§ **DESCRIPTION OF THE TASK**:
Copy out word for word the part of the court judgment below starting with "In this case" and going on through "therefore, be dismissed.".
━━━━━ EXCERPTED TEXT
Windeyer K.C. (with him Worthington), for the appellant.
Canaway K.C. and Hanbury Davies, for the respondent,
The following judgments were delivered:—
Knox C.J.
In this case I think that the decision of the Supreme Court was clearly right, and for the reasons given by Gordon J. The appeal should, therefore, be dismissed.
Isaacs J.
I also am of opinion that the appeal should be dismissed. The way in which the matter presents itself to me is this:—The Legislature made provision, in sec. 82 for instance, for improvement leases, and a lease when granted binds the lessee in respect of certain land and certain obligations. The Crown also is bound by the lease. When we come to sec. 193 it is part of the policy of the Legislature to enable improvement leases to be modified to a certain extent, that is, by enabling the holder to eliminate from that lease at a certain time and under certain conditions land for what is called a homestead selection. When that is done, the section, by sub-sec. 1, par (e), which I agree with Mr. Windeyer is the central provision for this case, says: "Upon confirmation the land" (that is, the land of the homestead selection) "shall be withdrawn from the lease"—to that extent the lease is altered—"but the lease shall otherwise continue in full force and effect." To the extent of withdrawing the homestead selection the lease is altered, but it is not to be altered otherwise. That is what I consider to be the meaning of sub-sec. 1 (e) of sec. 193. The operation of sec. 193 as to eliminating land from the lease has then been exhausted, and the section itself, by saying that the lease is to be otherwise unaltered, in effect declares that the lease is henceforth to be as it would be under sec. 82. The argument for the appellant would entirely alter that. It would not allow the lease to continue otherwise in full force and effect, but would enable it to be altered repeatedly by allowing other land to be eliminated. In my opinion the sub-section has not that effect, but the very opposite, and therefore the decision of the Supreme Court should be affirmed.
Gavan Duffy J.
I agree that the appeal should be dismissed.
Rich J.
I agree.
Starke J.
I agree.
Appeal dismissed with costs.
Solicitors for the appellant, Biddulph & Salenger.
Solicitor for the respondent, J. V. Tillett, Crown Solicitor for New South Wales.
━━━━━━━━━━
━━━━━ DATA LISTING
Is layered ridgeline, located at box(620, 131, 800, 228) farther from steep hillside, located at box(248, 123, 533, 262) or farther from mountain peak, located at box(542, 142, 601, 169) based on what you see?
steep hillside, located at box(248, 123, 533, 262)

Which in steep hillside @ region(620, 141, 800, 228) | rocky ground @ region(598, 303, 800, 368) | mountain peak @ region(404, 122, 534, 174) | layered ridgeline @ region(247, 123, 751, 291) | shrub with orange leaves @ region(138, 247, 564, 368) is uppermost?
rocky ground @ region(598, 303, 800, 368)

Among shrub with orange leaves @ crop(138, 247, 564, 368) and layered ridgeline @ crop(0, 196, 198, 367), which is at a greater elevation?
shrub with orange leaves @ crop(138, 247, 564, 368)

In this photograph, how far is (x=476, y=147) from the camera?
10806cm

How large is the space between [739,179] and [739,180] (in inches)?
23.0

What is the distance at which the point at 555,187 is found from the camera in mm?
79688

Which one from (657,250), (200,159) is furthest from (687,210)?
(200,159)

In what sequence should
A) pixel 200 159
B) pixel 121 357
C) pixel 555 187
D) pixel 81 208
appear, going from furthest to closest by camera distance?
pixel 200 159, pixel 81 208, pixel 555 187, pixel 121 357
━━━━━━━━━━
━━━━━ DATA LISTING
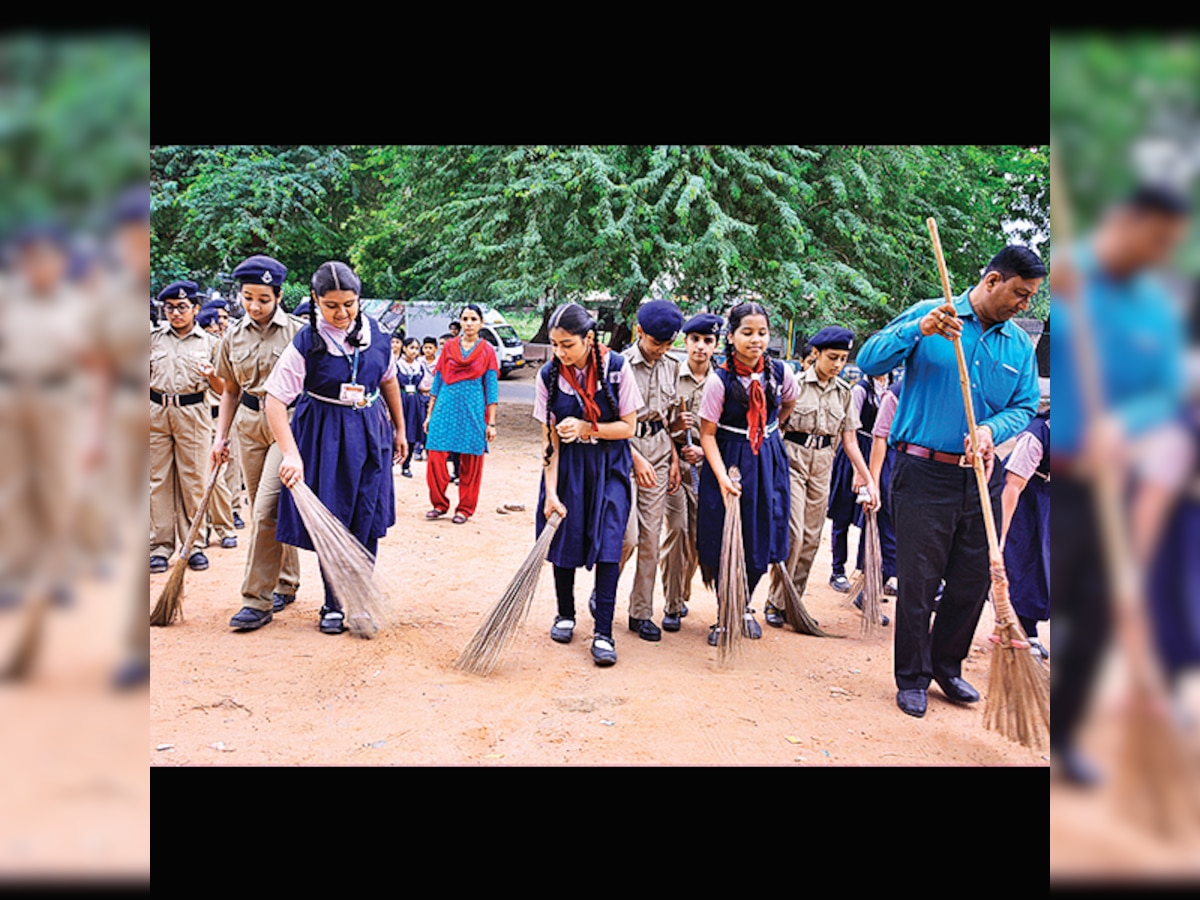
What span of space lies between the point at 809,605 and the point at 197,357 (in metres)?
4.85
━━━━━━━━━━
§ **ANSWER TO THE EXERCISE**:
In this case I think that the decision of the Supreme Court was clearly right, and for the reasons given by Gordon J. The appeal should, therefore, be dismissed.